Human Activity May Wipe Out One-Third Of North American Birds

Climate change and other manmade problems are driving 37 percent of North American birds to extinction, report finds.
The Black-capped Petrel, pictured above, ranks among the most threatened bird species in North America, a new report from the North American Bird Conservation Initiative found.
The Black-capped Petrel, pictured above, ranks among the most threatened bird species in North America, a new report from the North American Bird Conservation Initiative found.
hstiver via Getty Images

More than one-third of North America's 1,154 native bird species are at high risk of extinction due to climate change and other manmade factors, a new report found.

Thirty-seven percent of the continent's bird species across 10 different habitat types need "urgent conservation action," the North American Bird Conservation Initiative said in its annual "State of the Birds" report released Sunday. Forty-nine percent were identified as having moderate risk, while just 14 percent were marked as low risk.

Researchers categorized bird species based on their population size, population trends, population distribution and threats to both breeding and non-breeding members of the species.

The decline of bird species is most pronounced in ocean and tropical forest habitats, where more than half were identified as having a high risk of extinction and are on the organization's "Watch List."

"The outlook for oceanic birds — including seabirds and a group of landbirds found only on islands off the Mexican coast — is the bleakest of any North American bird group," with 57 percent of species in the "high risk" category, the report found. "Small and declining seabird populations are severely threatened by invasive predators on nesting islands and accidental bycatch by commercial fishing vessels, as well as overfishing of forage fish stocks, pollution, and climate change."

North American Bird Conservation Initiative

Some of the most threatened oceanic species include the Black-capped Petrel, the Fea's Petrel and the Bermuda Petrel.

J.D. Bergeron, the executive director of International Bird Rescue, said these findings were consistent with his organization's observations.

"We see rising numbers of seagoing and coastal birds struggling throughout the year, likely in response to poor food supply and changes to their traditional living environments," he said.

In tropical forest habitats, where 56 percent of species are in the high-risk category, deforestation and fragmentation -- a process of cutting down trees that leaves just small, isolated patches of forest behind -- have "reduced these continentally important habitats to precious small stands," the report says. The decline is most evident in Mexico's tropical forests, which have lost more than 70 percent of their bird habitats since the 1970s.

Coastal habitat populations, which rank as having the third most species at high risk of extinction, at 37 percent, are especially threatened by "sea-level rise, coastal development, disturbance from human recreational activities, and the threat of oil spills" all putting pressure on the mangroves, salt marshes and sandy beaches those birds rely on for breeding grounds.

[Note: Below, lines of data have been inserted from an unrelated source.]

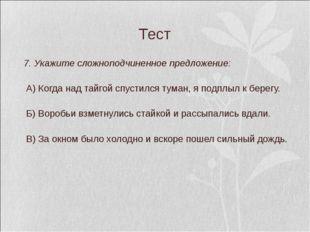 Тест 7. Укажите сложноподчиненное предложение: А) Когда над тайгой спустился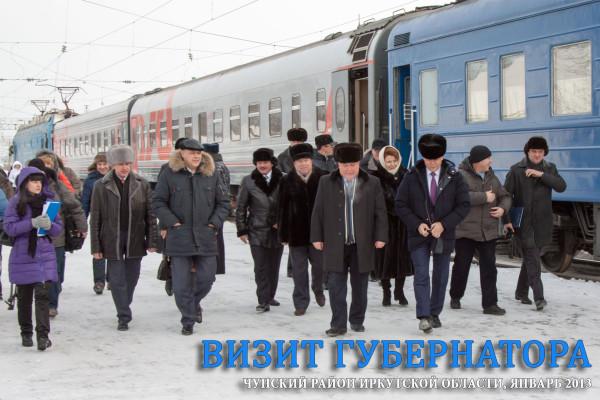 kekelev_ru_1301_gubernator_00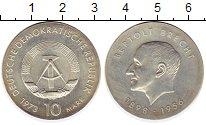 Изображение Монеты Германия ГДР 10 марок 1973 Серебро UNC-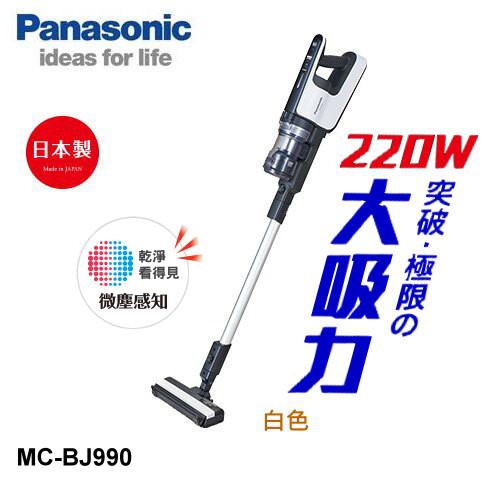 【佳麗寶】-留言再享折扣(Panasonic國際)日本製造直立無線吸塵器(MC-BJ990)-0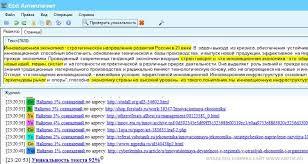 Как обмануть антиплагиат ру и программу etxt Рекомендуем Система etxt Антиплагиат проверка учебной работы на ru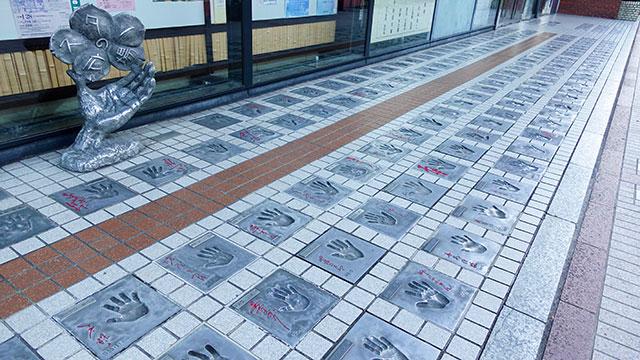 スターの広場(浅草)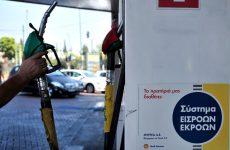 Τα ύψη η τιμή της βενζίνης στη Μαγνησία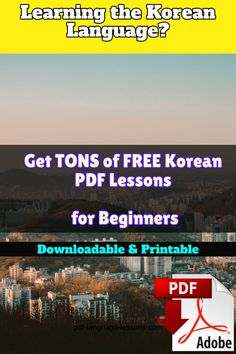 korean pdf lessons (1) Korean Phrases, Korean Words, How To Say Hello, Say Hi, Words In Other Languages, Korean Alphabet, Common Phrases, Number Words, Grammar Rules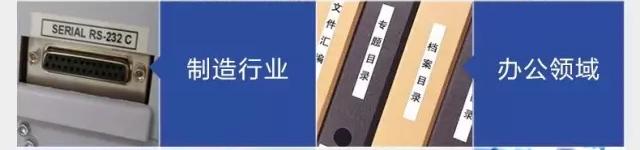 硕方LP5125标签机应用领域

John Marzluff, a professor of wildlife-habitat relationships and avian social ecology and demography at the University of Washington, said he wasn't surprised to see this report's findings and emphasized threats to bird species in grasslands, where 27 percent face a high chance of extinction, according to the report.

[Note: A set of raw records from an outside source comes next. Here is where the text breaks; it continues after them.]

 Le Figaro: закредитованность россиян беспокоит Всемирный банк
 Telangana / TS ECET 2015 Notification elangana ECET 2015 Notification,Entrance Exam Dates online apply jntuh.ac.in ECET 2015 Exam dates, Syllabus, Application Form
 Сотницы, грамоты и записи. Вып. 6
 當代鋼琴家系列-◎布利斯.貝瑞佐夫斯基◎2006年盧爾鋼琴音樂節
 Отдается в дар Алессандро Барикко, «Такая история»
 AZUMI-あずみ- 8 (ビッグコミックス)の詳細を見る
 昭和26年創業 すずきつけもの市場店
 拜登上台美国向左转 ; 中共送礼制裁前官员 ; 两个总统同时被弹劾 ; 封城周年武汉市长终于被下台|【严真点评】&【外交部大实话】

Those species "are especially threatened because of our past destruction of their habitats for agriculture," he wrote in an email to The Huffington Post. "These typically dry, 2-dimensional habitats are likely to be further degraded with climate change that may dry them further or favor tree growth as some of these areas receive greater rainfall in the future. Either is bad for species adapted to grasses and shrubs."

He hopes the next farm bill will ensure more protection for bird species in those habitats.

"Currently subsidies often promote ecologically damaging actions (increased area in monocultures of corn, for example)," Marzluff wrote. "By reducing the area planted, interspersing planted areas with grass or shrub leave areas, and setting aside conservation reserve lands planted with native grasses or shrubs, we could do a lot to further many vulnerable species."